In anticipation of that turmoil, a new generation of leaders is preparing to take over the governing of South Vietnam, Pomonti writes:

"Whether President Thieu clings to power or renounces it, whether he succeeds in negotiating his departure (for example, in return for a ceasefire), or if he is turned out--in short, whether or not he is party to the negotiations--is more a matter of form than of substance. In return, the police and military personnel of Saigon will soon find themselves once again faced with responsibility. If they wish to play the leading role to which they claim to aspire, they must simultaneously channel and express popular sentiment. Such a victory over self is the price for achieving a leading role in the new cycle which will soon begin, and in which the elite will be able to justify its existence. If this does not happen, the current 'popular expectation,' which is still more or less passive, will turn toward those who will be left after such a failure, i.e., the only coherent rallying point: the Vietcong and their fellow travelers."

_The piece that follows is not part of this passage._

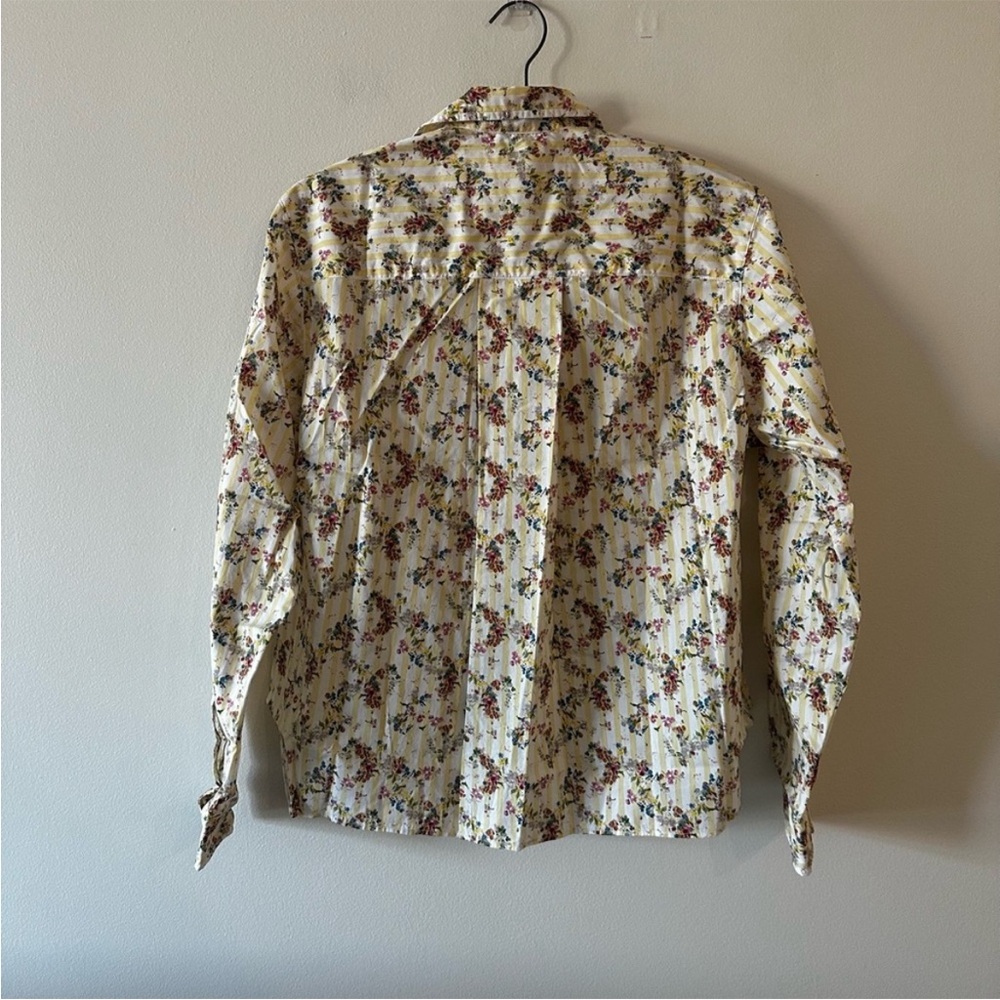 Frank & Eileen Cottage Floral Stripe Yellow Silvio Untuckable Shirt Superluxe S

As the U.S. withdraws from South Vietnam, North Vietnam and the PRG have, as at Paris on December 8, shown increasing interest in the U.S.'s future intentions in Laos and Cambodia. Given the overwhelming victories gained in those two countries in December by North Vietnam and its allies, it may be--as a secret intelligence report to the President released by Jack Anderson suggests but as the North Vietnamese and PRG have hinted many times at Paris since August 1970--that a de facto ceasefire in those two countries and perhaps also in South Vietnam will take place. A process of conciliation and mediation could follow the beginning of such a ceasefire.

Given the reality that the U.S. and its allies can no longer stop the Indochinese revolutionaries, Nixon will gradually turn to diplomatic methods to achieve his aims. But the more he delays the decision to do so, the less likely it is that he will be able to arrange that events in Indochina not be a factor in the November election.

Human factors may also overwhelm the President, especially in light of a report by Wilfred Burchett that recent U.S. bombing raids over North Vietnam have convinced Hanoi not to release any more prisoners before the U.S. agrees to a withdrawal date.

In a few months, Nixon will have returned from Peking and the Indochinese revolutionaries will have ended their conference in Hanoi. Indochina's future will have been determined. Even now it is clear that unless President Nixon decides very soon to withdraw all of his forces by a specific date, the next year and future years will not be peaceful in Indochina.